Abstract

With a shocking 180,000 patients leaving hospital malnourished each year (O’Brien, 2011) and 239 dying of malnutrition during their stay in 2009 (Nutrition Action Plan Delivery Board, 2009), Age UK’s work to tackle malnutrition in hospitals has never been more important. At a cost to the NHS of £7.3 billion per year (Age UK, 2010), older patients are either admitted to hospital malnourished and nothing is done about it, or become malnourished because they don’t get the right food or the help needed to eat it. Age UK created its ‘Hungry to be Heard’ campaign in 2006 to tackle this most serious and avoidable issue and to offer practical ways to help stop people in later life becoming malnourished while in hospital.
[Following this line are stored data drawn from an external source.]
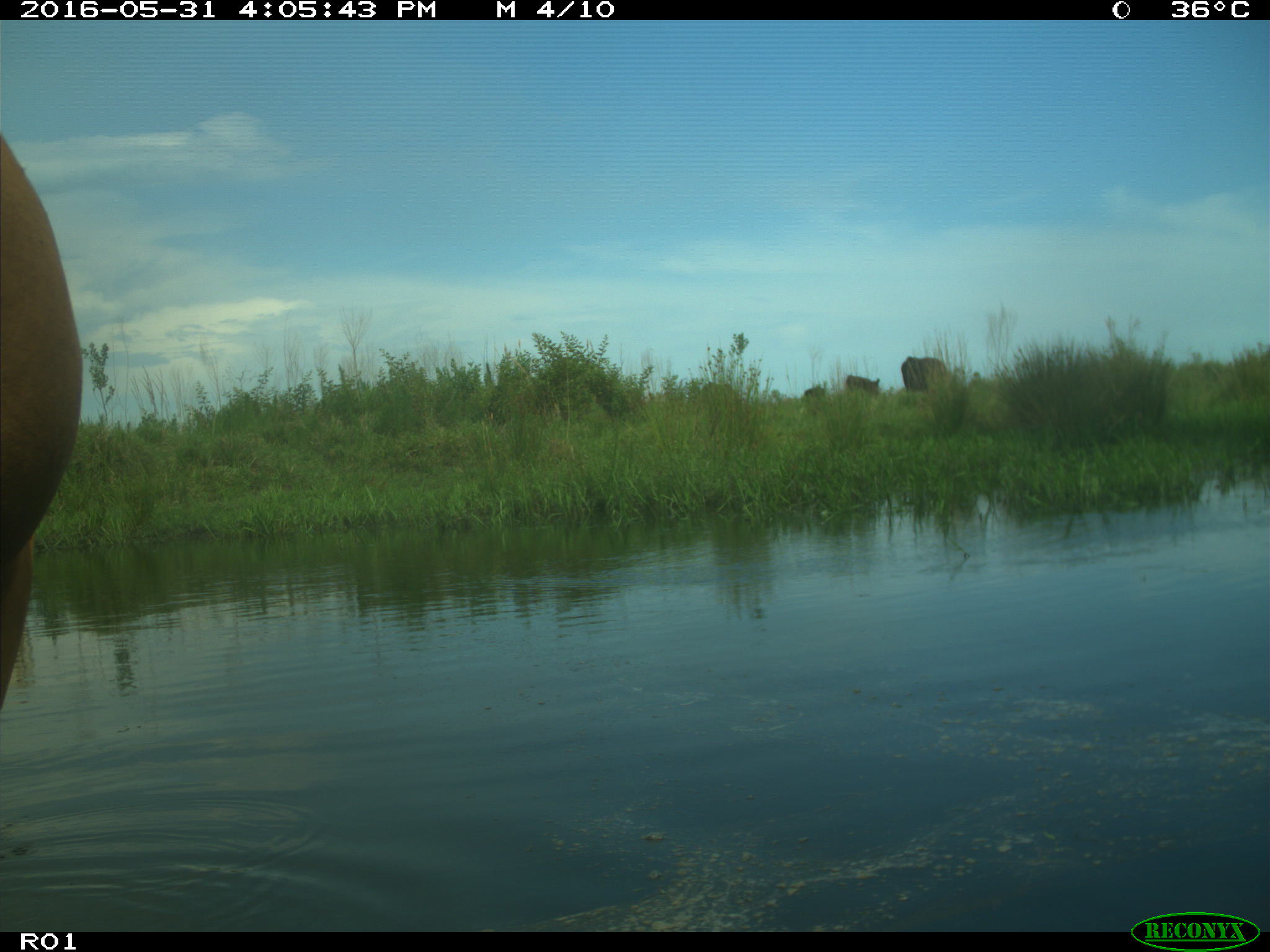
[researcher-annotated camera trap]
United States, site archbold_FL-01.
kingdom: Animalia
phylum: Chordata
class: Mammalia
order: Artiodactyla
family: Bovidae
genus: Bos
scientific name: Bos taurus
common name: domestic cow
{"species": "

At its inception, the campaign outlined seven key steps that hospitals urgently need to implement to help eradicate malnutrition in hospitals. Four years on from the launch of Hungry to be Heard, positive moves have been made and there are some excellent examples of the steps making a huge difference to how hospitals monitor, treat and prevent malnutrition in hospitals. However, as Age UK’s (2011) report Still Hungry to be Heard highlights, a lot more needs to be done. For example, guidelines state that hospitals are supposed to screen people in later life for malnutrition on arrival and during their stay, but currently, there is inconsistency from hospital to hospital and between wards. Some patients are screened inaccurately; others are screened accurately but no action is taken, and some are not screened at all.